## Page text
____
# Sand VS Gravel Wich should I Choose????



## donrusso1478 (17 Feb 2009)

I am new to this forum and first of all I just wanted to say this is by far the best forum for planted tanks out there... I am getting ready to switch my tank to a planted tank. I have never done a planted tank before so I am completely new to all of this, I Have a 105 gallon tank it measures 48in Long 18in Wide and 30in tall. My light is ordered and being shipped i have my DIY CO2 reactor all i need basically do is start looking at plants. I used to have South American Cichlids in my tank 3 very large oscars a bunch of others needs less to say my nitrate levels are off the charts. I would like to start a planted tank and i was considering switching from gravel to sand. What would be the better choice for a beginner?


----------



## Ed Seeley (17 Feb 2009)

Both sand and gravel are inert and don't add any nutrients for the plants.  This is fine as long as your dosing is up to scratch so the plants don't run out of nutrients but you could use a substrate that will supply nutrients to the plants and IMHO the best of those is Aquasoil.  It is more expensive but a really great substrate.


----------



## donrusso1478 (17 Feb 2009)

Thanks for the advice... I have another question now I had considered using substrate but i was told i cant have fish in the tank if i do. My goal is to have a planted discus tank so should i not use substrate is i want discus in the tank?
____
## Listed records
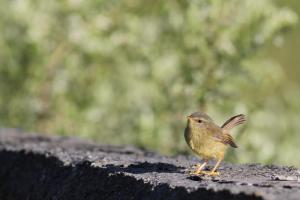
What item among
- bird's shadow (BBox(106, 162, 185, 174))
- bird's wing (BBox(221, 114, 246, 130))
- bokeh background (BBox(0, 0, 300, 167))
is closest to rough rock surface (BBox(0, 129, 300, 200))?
bird's shadow (BBox(106, 162, 185, 174))

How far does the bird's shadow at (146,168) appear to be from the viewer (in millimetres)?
6066

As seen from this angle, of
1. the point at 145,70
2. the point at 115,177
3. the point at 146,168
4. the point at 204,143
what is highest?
the point at 145,70

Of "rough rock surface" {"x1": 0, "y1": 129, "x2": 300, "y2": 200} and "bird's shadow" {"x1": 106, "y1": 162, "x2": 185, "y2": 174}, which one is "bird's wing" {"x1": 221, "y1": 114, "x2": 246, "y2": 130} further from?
"bird's shadow" {"x1": 106, "y1": 162, "x2": 185, "y2": 174}

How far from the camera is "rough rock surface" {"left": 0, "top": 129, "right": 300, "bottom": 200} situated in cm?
492

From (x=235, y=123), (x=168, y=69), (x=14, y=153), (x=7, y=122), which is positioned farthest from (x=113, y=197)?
(x=7, y=122)

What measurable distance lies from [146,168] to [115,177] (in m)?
0.46

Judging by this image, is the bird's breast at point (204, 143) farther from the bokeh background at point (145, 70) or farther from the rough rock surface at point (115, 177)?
the bokeh background at point (145, 70)

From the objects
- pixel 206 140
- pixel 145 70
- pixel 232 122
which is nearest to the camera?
pixel 206 140

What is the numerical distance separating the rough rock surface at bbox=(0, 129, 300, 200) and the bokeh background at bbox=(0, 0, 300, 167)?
3120 mm

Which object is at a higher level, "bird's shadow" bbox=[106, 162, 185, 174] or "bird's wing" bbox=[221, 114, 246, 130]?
"bird's wing" bbox=[221, 114, 246, 130]

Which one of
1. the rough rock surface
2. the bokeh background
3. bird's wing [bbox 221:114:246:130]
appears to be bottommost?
the rough rock surface

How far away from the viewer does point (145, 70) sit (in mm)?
13391

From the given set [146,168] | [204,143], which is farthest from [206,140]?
[146,168]

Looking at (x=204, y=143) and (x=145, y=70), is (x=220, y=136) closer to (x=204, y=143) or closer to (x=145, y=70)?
(x=204, y=143)
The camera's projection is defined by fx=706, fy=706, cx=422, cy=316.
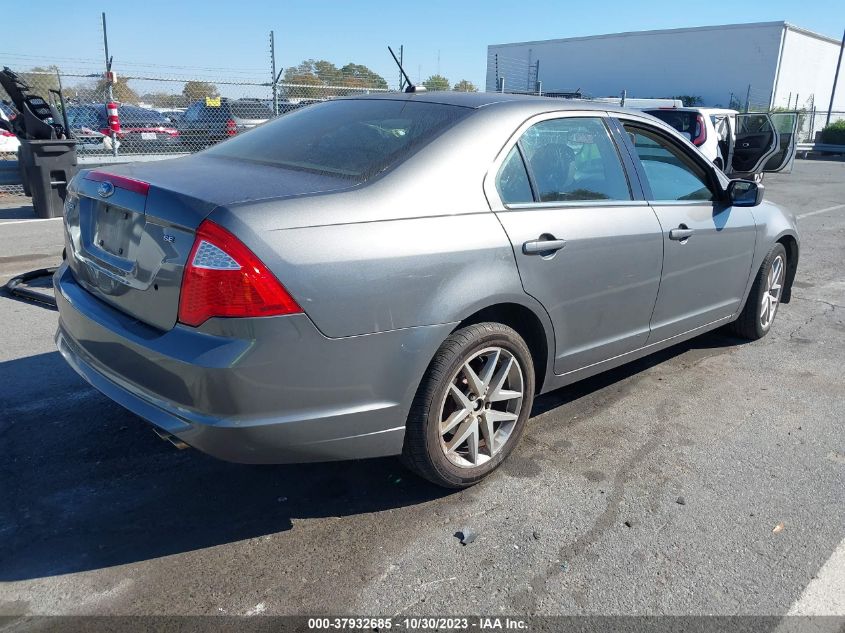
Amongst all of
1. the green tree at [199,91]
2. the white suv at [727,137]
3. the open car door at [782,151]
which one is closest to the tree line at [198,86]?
the green tree at [199,91]

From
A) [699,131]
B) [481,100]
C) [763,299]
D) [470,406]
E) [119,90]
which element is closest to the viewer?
[470,406]

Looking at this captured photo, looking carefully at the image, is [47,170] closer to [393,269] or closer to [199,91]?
[199,91]

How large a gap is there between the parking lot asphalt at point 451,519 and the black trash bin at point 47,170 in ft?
20.0

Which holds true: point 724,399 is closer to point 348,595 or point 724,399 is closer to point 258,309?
point 348,595

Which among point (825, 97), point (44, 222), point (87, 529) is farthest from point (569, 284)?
point (825, 97)

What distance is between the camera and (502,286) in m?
2.94

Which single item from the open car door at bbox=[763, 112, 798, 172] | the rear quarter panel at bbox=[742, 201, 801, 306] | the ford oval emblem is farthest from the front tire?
the open car door at bbox=[763, 112, 798, 172]

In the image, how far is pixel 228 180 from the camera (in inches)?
108

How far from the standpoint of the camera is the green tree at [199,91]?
1410 cm

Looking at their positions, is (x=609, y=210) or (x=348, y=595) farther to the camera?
(x=609, y=210)

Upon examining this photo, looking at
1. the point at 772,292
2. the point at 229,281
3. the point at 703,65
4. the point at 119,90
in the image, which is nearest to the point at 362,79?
the point at 119,90

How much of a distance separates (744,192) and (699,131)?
7.56 metres

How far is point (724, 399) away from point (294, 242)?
3.01m

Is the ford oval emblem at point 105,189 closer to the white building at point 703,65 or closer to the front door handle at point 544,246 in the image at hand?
the front door handle at point 544,246
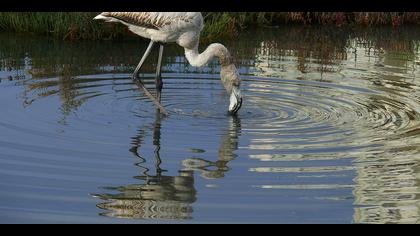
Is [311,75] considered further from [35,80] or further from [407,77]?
[35,80]

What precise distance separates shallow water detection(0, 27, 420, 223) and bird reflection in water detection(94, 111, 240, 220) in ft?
0.06

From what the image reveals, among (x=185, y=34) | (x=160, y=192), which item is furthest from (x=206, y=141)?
(x=185, y=34)

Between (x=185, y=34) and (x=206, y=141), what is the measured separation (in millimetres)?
2205

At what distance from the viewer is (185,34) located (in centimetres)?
1098

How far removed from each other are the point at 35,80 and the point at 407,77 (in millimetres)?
5684

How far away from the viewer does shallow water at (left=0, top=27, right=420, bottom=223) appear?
707 centimetres

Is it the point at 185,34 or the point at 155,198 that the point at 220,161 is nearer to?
the point at 155,198

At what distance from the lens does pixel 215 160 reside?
8.56m

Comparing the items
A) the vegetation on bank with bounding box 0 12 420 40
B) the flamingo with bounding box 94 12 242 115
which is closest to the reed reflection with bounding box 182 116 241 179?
the flamingo with bounding box 94 12 242 115

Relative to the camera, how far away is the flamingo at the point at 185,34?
10773 mm

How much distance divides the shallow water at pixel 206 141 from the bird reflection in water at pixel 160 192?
17mm

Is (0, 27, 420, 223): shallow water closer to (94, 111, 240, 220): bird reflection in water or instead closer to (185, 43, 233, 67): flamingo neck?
(94, 111, 240, 220): bird reflection in water

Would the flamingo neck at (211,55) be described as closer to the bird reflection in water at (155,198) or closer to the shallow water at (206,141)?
the shallow water at (206,141)
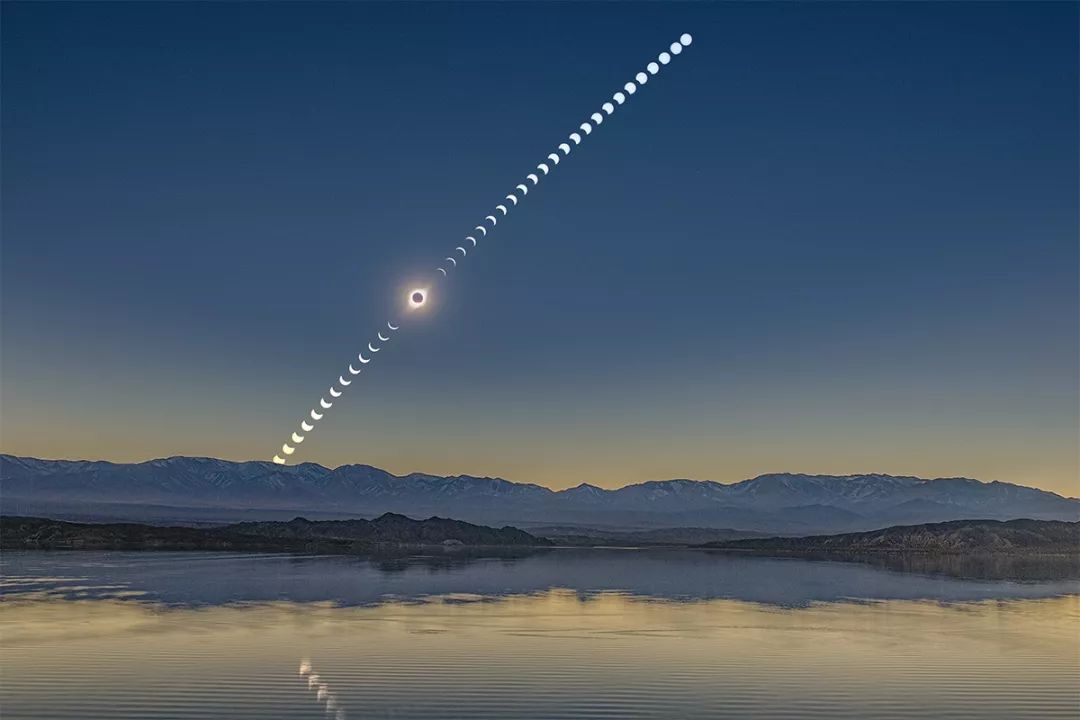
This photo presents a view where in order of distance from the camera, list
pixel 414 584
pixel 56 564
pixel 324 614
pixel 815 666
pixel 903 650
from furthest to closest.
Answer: pixel 56 564
pixel 414 584
pixel 324 614
pixel 903 650
pixel 815 666

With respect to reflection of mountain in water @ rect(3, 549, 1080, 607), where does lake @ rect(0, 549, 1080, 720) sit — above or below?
above

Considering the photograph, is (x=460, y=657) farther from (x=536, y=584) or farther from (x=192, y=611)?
(x=536, y=584)

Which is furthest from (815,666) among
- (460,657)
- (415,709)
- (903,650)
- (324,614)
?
(324,614)

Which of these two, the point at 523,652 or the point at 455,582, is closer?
the point at 523,652

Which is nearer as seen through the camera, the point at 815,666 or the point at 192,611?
the point at 815,666

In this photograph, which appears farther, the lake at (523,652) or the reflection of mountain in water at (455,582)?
the reflection of mountain in water at (455,582)
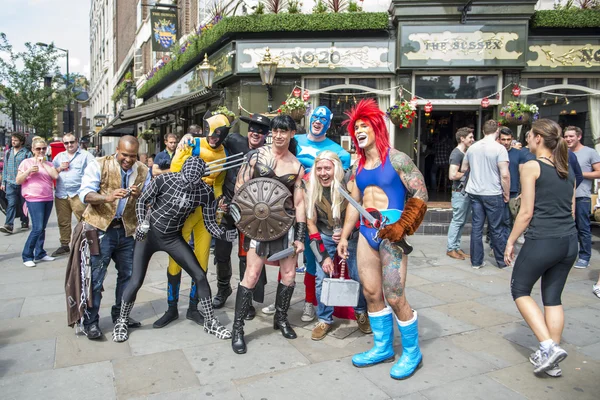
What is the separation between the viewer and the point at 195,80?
14.3 metres

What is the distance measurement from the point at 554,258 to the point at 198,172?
9.34ft

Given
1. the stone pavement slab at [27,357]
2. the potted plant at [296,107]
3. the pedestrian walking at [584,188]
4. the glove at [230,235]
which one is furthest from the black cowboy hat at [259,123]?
the potted plant at [296,107]

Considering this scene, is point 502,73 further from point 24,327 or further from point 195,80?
point 24,327

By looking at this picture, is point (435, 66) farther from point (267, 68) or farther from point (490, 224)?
point (490, 224)

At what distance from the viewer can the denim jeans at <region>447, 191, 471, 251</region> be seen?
7.53 m

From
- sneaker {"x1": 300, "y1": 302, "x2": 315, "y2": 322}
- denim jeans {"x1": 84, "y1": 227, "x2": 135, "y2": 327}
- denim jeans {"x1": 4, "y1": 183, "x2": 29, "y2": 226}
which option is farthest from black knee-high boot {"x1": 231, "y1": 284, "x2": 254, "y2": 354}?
denim jeans {"x1": 4, "y1": 183, "x2": 29, "y2": 226}

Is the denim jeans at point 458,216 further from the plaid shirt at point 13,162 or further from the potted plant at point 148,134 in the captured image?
the potted plant at point 148,134

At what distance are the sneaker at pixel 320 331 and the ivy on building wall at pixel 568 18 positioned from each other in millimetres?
9364

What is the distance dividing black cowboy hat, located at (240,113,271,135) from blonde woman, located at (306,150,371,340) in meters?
0.72

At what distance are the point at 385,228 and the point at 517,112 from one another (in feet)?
27.0

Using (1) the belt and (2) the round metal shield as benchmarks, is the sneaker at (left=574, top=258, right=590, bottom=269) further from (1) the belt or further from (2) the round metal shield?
(1) the belt

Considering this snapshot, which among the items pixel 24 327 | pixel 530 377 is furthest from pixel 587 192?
pixel 24 327

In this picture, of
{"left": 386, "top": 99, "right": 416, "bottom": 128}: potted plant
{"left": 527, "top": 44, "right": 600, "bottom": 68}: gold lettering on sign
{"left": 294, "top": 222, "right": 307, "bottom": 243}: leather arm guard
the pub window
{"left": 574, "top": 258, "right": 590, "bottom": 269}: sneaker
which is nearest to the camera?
{"left": 294, "top": 222, "right": 307, "bottom": 243}: leather arm guard

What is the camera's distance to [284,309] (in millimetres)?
4375
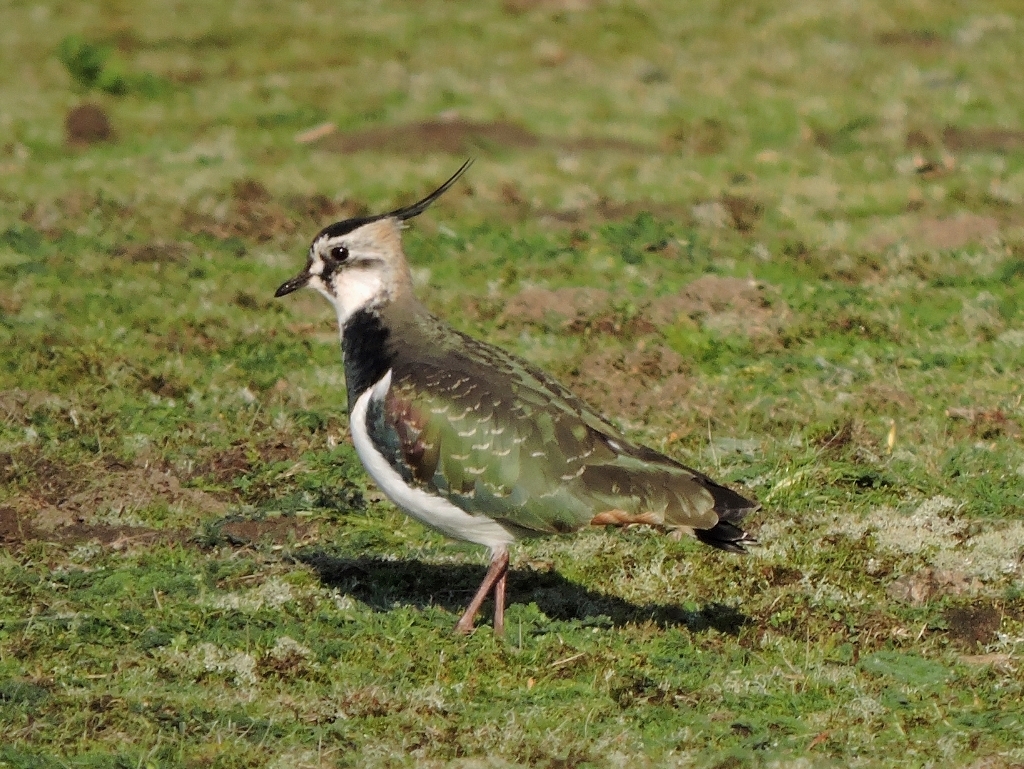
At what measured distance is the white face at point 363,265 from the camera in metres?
10.0

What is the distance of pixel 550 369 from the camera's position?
1389 cm

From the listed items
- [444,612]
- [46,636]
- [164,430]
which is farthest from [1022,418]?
[46,636]

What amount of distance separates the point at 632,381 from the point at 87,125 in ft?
A: 38.3

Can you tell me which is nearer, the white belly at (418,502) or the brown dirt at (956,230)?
the white belly at (418,502)

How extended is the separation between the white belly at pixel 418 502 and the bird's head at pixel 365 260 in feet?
2.47

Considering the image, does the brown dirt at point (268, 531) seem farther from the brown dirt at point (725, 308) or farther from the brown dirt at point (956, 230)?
the brown dirt at point (956, 230)

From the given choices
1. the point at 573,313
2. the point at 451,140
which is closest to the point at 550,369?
the point at 573,313

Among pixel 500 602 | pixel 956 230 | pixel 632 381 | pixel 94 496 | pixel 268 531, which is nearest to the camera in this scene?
pixel 500 602

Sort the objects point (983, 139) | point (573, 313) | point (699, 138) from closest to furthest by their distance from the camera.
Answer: point (573, 313)
point (983, 139)
point (699, 138)

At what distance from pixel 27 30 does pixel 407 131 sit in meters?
8.83

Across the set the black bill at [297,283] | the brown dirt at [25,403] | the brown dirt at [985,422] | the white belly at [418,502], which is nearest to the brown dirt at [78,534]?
the brown dirt at [25,403]

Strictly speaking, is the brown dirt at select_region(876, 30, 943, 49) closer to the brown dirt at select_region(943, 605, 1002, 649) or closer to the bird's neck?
the brown dirt at select_region(943, 605, 1002, 649)

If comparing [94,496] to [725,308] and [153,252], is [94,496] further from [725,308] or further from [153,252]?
[725,308]

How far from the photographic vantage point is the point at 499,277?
16297mm
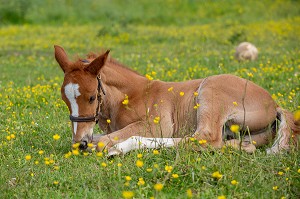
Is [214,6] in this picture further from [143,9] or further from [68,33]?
[68,33]

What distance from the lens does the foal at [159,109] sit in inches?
246

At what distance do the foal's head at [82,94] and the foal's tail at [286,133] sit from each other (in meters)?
1.86

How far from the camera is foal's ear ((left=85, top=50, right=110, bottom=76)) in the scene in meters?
6.31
____
## What is expected
Please reproduce the sand-versus-gravel forum thread above word for word, in full.

## Correct result
# Sand VS Gravel Wich should I Choose????



## donrusso1478 (17 Feb 2009)

I am new to this forum and first of all I just wanted to say this is by far the best forum for planted tanks out there... I am getting ready to switch my tank to a planted tank. I have never done a planted tank before so I am completely new to all of this, I Have a 105 gallon tank it measures 48in Long 18in Wide and 30in tall. My light is ordered and being shipped i have my DIY CO2 reactor all i need basically do is start looking at plants. I used to have South American Cichlids in my tank 3 very large oscars a bunch of others needs less to say my nitrate levels are off the charts. I would like to start a planted tank and i was considering switching from gravel to sand. What would be the better choice for a beginner?


----------



## Ed Seeley (17 Feb 2009)

Both sand and gravel are inert and don't add any nutrients for the plants.  This is fine as long as your dosing is up to scratch so the plants don't run out of nutrients but you could use a substrate that will supply nutrients to the plants and IMHO the best of those is Aquasoil.  It is more expensive but a really great substrate.


----------



## donrusso1478 (17 Feb 2009)

Thanks for the advice... I have another question now I had considered using substrate but i was told i cant have fish in the tank if i do. My goal is to have a planted discus tank so should i not use substrate is i want discus in the tank?